(Rows from a spatial reasoning dataset)
--- START ---

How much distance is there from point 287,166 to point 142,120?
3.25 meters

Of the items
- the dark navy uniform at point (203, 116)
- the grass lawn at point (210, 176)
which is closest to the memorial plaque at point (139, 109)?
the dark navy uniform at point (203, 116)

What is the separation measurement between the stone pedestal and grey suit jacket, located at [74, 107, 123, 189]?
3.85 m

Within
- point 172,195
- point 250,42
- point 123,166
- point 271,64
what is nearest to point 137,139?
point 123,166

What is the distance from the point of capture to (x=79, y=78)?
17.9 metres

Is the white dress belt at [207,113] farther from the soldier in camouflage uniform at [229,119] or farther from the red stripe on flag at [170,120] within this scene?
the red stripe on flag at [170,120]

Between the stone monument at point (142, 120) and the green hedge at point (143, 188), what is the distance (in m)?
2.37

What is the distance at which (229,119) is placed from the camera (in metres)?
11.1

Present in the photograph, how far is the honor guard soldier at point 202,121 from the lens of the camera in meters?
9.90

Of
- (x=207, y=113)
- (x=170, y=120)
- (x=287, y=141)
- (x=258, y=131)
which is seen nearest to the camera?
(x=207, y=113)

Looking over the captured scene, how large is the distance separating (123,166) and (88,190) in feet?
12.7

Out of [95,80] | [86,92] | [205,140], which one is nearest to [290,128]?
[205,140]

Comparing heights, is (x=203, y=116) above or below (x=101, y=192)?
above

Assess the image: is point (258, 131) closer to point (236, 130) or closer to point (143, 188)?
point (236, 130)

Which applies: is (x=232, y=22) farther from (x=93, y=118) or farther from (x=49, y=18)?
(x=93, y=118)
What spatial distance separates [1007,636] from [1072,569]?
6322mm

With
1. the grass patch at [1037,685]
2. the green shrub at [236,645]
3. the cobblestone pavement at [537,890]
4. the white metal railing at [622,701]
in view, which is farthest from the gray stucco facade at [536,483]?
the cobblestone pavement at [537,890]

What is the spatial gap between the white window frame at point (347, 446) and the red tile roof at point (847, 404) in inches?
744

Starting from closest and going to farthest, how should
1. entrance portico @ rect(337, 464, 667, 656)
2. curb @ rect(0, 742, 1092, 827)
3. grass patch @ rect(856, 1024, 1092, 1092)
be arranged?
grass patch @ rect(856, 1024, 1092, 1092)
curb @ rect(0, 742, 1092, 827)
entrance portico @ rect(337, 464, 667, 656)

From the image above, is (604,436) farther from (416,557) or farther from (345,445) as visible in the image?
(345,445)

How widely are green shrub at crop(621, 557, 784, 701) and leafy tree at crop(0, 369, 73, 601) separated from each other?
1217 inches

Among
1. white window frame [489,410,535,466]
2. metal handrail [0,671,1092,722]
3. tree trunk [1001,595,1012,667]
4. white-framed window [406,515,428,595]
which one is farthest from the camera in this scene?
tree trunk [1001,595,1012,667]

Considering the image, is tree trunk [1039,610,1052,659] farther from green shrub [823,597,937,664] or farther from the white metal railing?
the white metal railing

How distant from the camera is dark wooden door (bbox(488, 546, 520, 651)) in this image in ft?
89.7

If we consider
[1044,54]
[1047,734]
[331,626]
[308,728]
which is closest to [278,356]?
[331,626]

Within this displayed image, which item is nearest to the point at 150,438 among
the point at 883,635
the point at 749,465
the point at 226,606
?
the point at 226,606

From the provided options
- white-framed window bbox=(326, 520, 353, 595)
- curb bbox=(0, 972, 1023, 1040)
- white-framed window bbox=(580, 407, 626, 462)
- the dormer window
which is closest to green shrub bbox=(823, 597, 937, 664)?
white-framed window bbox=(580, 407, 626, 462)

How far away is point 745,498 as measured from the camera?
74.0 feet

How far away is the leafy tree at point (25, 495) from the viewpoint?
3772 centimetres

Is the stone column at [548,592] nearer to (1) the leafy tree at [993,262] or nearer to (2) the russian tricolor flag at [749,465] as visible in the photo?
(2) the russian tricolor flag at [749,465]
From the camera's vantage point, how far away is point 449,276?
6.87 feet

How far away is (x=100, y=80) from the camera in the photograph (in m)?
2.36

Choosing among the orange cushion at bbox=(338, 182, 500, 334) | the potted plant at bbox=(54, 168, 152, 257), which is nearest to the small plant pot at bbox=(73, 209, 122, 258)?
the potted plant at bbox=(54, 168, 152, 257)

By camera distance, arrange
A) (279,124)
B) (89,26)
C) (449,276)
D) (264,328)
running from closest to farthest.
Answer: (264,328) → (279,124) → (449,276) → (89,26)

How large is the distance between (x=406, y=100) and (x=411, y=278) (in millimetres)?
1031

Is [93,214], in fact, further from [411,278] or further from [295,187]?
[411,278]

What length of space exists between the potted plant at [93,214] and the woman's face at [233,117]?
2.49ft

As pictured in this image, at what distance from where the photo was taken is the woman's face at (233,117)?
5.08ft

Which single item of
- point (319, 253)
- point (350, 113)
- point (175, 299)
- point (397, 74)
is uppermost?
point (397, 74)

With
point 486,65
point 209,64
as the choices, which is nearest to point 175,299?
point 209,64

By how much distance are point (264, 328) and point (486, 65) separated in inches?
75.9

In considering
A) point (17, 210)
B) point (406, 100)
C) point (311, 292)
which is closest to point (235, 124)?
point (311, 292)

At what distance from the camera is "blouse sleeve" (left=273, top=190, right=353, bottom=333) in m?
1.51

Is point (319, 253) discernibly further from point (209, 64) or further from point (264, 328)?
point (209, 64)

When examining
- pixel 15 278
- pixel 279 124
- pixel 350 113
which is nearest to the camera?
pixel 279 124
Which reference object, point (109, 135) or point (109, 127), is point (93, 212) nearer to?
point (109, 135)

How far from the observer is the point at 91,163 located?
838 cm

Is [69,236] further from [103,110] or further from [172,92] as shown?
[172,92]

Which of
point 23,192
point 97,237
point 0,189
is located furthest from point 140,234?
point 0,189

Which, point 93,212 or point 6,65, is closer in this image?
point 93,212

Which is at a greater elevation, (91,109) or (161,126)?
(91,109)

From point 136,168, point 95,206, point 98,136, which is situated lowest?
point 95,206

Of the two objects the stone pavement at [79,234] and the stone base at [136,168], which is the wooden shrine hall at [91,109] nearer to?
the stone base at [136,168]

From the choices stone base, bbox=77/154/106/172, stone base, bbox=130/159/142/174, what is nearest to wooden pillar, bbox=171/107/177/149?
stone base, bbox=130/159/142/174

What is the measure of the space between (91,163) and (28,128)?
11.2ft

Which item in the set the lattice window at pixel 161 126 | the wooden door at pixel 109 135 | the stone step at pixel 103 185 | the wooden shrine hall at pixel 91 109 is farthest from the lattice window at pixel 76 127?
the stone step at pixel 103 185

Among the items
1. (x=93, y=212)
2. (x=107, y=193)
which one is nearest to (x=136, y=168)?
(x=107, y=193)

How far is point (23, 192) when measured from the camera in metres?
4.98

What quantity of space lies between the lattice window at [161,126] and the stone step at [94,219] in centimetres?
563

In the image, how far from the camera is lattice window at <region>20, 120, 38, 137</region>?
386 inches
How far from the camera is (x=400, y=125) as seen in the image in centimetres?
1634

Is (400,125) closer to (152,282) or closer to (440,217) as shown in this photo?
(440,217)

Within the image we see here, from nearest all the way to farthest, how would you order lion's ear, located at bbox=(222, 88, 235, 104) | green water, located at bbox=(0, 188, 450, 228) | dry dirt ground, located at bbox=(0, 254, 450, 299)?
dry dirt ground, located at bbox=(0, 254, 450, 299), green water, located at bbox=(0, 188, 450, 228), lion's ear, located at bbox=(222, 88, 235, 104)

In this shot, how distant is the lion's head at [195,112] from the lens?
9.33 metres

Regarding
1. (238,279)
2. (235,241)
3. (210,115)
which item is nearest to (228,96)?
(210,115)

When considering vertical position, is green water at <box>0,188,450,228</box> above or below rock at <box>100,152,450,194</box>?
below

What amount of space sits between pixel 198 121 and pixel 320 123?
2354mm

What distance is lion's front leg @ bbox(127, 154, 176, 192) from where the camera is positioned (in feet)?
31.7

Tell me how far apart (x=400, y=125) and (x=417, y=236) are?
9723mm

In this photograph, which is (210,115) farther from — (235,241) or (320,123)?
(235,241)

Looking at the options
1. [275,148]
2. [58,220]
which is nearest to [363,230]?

--- END ---

Pick out every line in the entries above that contains the string "cobblestone", and treat uppercase and lowercase letters as different.

3. the cobblestone pavement at [537,890]
the cobblestone pavement at [537,890]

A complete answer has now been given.